Big tree, bigger lesson

Jon Ortiz

No sense telling my wife Devonne that it took three guys and a fork lift to get this tree onto the pickup truck. What good would it do anyway? None, because the tree I picked out at the tree store is the biggest damn tree I could find — nearly a quarter of a ton, and nearly 20 feet high.

It’s the kind of tree whose new home really ought to be dug with a backhoe not by two puny people with a shovel and a pick bought at a K-Mart special sale.

No good whatsoever.

So I just pull this pickup into our driveway and act like this is no big deal to keep Devonne from noticing how big a deal this actually is.”Hi, honey,” I say. “I got the tree!”

“Oh my Lord in heaven,” she says. (She apparently noticed.)

“Yeah, it’s pretty,” I say. (Pretending not to notice.) “A blue pine. Just like we said we wanted.”

“I didn’t know they sold trees that big,” she says. “At least not to private citizens. Isn’t that more of, like, a corporate office complex tree?”

“A tree is a tree,” I say, pointing out that I really had no choice but to buy a tree this big. Because, tree-wise, I am running out of time. This is what I discovered at the tree store. I discovered my mortality. Who knew buying a tree could be so depressing? You go up and down the aisles and look at these scrawny little saplings and you say to yourself, “Wow, in 50 years this sure will be a mighty tree.” And then you think: “Wait a second, by the time this tree becomes a real tree, I will very likely be dead.”

So this is what led me to the blue pine towering over all the other trees. It was a tree that could do more than just stand in my yard and remind me of life’s impermanence. I’m trying to explain this to Devonne, but she seems pretty caught up in the permanence. “We better start digging,” she says. “This could take days.”

She works the shovel, I work the pick, then we trade. An hour goes by. We have made, well, a dent in the so-called soil. This is clay. This is rock. This is horrible. We measure the root ball. Three feet wide, three feet deep. And the hole is supposed to be twice the size? I work the shovel, she works the pick, then we trade. Another hour goes by. Our dent is two inches deeper. This could take months.

I think of the long, straight row of towering white birch trees near the railroad tracks not far from our house. They must be 100 years old. Who planted them? Do those people mind that they’re not here to appreciate them?

Maybe they knew, deep down, what I know: Trees hold stories. Trees stand around and absorb the plot of, well, your plot. The land changes hands, but the trees stay. You tilt your head back and marvel at the size of that tree and wonder what it’s heard, what it knows, and if you listen hard enough you hear whispers. Of course you do. This is what trees are for.
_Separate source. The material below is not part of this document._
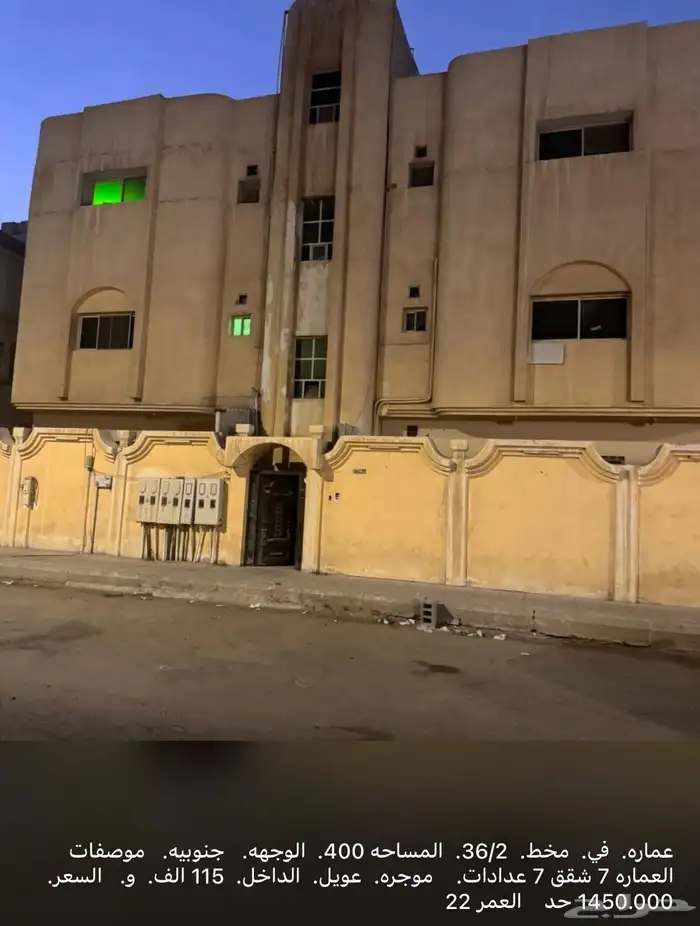 للبيع عماره بالثقبه الخبر الجنوبية مخطط 36 0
And our tree? Our tree has no stories. I mean, our tree might as well be plastic. An instant tree belies the very purpose of trees.

By now, Devonne has quit. And I’m here breaking my back with this horrible pick for what? For McTree.
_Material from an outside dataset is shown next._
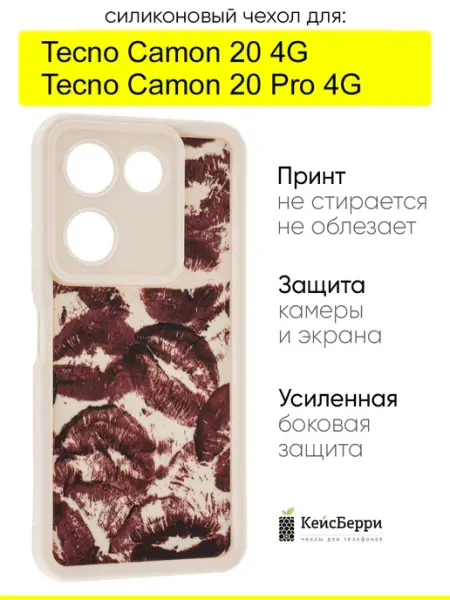 Чехол для Tecno Camon 20 (Pro) 4G, серия Thick КейсБерри.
Just then, our neighbor, Riva, appears. “You should use the other side of the pick,” she says.

Riva, 79, came to America from Israel 30 years ago. Her daughter and son-in-law live down the street, and Riva moved in with them five years ago.

I love Riva, but she shouldn’t tell me how to dig.

I’m cold. My back aches. My arms are falling off. I don’t even like my tree anymore.

“The pointy end works better,” Riva insists while I suppress the urge to snarl at her. “This is what I did, you know,” she says. “Fourteen hours a day. I was only 17. But I didn’t mind digging.” I’m surprised she’s bringing this up. Riva doesn’t often talk about the war. I never actually knew what labor she had to do in that camp in Lithuania. I didn’t know about the digging.

“Roads,” she says. “We dug roads.” She says she got good at digging, so good that she was appointed head of the crew.

“A 17-year-old girl in charge of men,” she says, sitting down, settling into the story. “They resented me. They thought maybe I was a collaborator with the Germans. I wasn’t. I was just good at digging.” Her own people turned against her.

That’s when she decided to escape. I never knew that’s why she escaped. She made it to the forest. She joined the partisans, for four years worked as a soldier in a ragtag army of patriots working to defeat the Nazis. She wouldn’t learn until much later that her mother was killed in reprisal for her escape from the camp. “If only I hadn’t been so good at digging,” she says with a sigh. “But you can’t think like that.”

I’m now using the pointy end of the pick, out of an eerie respect for Riva. The point goes “plink plink” against the rock. We’re only about a foot down now, and the sun is threatening to set.

I look at my tree, a tree that needs a story. And here’s a story that needs a witness strong enough to hold it and carry it for 100 years and beyond.

What a perfect tree. I bet I can keep digging if I turn on the porch light.